A devotional I read this morning referred to, “Our Lord,” and oddly enough, that familiar turn of phrase seemed terribly impersonal. But when I substituted, “My Lord,” the whole statement seemed more intimate. That distinction may simply be due to the odd wiring inside my noggin, but it seemed significant enough to mention. I wonder if anyone else can see the difference.
Then there’s Isaiah 43:25, which follows a section where the eternal, self-existent One reminds his people about their lax devotion to him.
I, even I, am he that blotteth out thy transgressions for mine own sake, and will not remember thy sins. (Isaiah 43:25 KJV)
How can the I AM blot out his people’s sins for his own sake? Seems like he does that gracious work for our sake.

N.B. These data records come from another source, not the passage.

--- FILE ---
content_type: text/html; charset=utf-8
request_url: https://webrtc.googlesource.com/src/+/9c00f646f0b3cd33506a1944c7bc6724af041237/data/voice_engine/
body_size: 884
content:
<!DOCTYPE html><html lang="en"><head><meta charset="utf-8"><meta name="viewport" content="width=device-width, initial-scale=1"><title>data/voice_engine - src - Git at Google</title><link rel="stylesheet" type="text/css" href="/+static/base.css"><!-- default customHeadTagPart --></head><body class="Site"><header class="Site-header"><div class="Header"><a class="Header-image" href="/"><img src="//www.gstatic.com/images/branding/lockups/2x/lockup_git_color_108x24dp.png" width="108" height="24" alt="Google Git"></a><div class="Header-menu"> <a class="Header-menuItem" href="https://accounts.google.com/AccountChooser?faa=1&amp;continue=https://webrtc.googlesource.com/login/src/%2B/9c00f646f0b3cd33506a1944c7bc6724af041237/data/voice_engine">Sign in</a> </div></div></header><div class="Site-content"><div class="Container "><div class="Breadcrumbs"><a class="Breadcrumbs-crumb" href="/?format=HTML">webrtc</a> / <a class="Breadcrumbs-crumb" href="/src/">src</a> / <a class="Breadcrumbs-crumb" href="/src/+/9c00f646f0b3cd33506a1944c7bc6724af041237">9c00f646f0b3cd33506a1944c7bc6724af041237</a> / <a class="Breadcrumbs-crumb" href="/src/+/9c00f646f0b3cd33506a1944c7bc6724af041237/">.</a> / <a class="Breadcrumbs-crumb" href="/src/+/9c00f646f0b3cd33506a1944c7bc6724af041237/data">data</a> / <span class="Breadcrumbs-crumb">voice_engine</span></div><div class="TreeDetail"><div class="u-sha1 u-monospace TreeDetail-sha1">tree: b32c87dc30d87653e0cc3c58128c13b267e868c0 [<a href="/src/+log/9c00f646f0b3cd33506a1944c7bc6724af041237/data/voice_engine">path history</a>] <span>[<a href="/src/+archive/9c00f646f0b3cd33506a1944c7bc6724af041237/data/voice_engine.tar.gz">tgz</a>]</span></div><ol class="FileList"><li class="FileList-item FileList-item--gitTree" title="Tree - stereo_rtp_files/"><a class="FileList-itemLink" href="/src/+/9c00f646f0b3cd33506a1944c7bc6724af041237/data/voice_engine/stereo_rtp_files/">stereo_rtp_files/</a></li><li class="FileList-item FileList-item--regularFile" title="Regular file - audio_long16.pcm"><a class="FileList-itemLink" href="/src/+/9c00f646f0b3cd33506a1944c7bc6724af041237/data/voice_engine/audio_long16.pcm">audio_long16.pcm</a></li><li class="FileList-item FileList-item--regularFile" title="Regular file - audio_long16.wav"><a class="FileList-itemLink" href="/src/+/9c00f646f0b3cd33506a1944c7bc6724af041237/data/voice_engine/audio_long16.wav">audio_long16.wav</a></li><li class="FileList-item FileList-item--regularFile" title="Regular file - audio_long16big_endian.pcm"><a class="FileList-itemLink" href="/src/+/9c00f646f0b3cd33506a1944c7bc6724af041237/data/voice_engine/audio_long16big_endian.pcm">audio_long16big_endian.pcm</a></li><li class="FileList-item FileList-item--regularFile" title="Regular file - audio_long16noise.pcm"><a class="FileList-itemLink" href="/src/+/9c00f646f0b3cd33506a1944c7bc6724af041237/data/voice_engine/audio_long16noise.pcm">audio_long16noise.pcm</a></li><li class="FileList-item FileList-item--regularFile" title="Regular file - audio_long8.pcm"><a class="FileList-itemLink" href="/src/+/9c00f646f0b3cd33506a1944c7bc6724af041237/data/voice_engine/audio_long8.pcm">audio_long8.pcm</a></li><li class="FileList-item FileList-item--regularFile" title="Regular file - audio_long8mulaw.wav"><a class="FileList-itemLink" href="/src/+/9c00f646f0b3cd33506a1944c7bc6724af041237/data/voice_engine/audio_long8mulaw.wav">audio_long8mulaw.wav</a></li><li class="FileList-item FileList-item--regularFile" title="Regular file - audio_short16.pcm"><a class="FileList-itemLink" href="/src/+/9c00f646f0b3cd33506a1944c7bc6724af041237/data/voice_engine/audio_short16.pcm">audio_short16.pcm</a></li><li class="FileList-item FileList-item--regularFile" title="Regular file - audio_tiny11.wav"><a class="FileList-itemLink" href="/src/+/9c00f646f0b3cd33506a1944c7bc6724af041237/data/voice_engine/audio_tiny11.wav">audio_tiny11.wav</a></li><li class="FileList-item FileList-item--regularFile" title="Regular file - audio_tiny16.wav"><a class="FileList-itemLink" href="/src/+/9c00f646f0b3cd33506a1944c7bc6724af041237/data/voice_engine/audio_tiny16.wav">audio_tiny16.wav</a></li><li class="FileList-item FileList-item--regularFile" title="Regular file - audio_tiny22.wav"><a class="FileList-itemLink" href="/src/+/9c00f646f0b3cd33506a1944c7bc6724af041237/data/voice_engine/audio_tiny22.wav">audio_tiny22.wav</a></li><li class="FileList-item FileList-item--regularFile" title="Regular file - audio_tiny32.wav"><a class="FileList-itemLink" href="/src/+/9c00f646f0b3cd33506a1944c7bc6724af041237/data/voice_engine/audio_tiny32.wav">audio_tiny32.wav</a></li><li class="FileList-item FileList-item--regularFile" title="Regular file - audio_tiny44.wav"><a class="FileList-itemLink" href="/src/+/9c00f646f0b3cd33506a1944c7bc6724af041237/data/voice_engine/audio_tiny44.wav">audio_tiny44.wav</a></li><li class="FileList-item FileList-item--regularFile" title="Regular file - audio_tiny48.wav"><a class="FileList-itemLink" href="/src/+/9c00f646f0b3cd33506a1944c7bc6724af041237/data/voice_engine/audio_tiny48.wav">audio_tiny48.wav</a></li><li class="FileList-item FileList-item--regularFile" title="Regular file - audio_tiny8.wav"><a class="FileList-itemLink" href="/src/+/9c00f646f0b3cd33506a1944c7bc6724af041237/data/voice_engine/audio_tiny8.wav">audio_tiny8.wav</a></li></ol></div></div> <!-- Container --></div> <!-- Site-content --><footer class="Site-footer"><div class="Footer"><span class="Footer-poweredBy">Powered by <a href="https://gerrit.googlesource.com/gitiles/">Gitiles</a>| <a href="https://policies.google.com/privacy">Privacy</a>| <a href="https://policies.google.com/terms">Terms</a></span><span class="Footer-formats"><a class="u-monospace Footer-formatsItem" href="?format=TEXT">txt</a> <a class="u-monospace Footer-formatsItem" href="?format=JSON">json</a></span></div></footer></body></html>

While that is true, I can see the benefit to him; because he is love (1 John 4:16), he doesn’t want any of his precious ones to perish, but for all of us to come to repentance (2 Peter 3:9). How does that benefit God? Think of how you feel when your children declare their love for you. Though you sacrifice your convenience for their sake, when they honor you, it feels like all you’ve done is completely worth the trouble. Simply put, you rejoice in their love. The same goes for your heavenly Father, who spells love, o-b-e-d-i-e-n-c-e. So we obey God for his sake.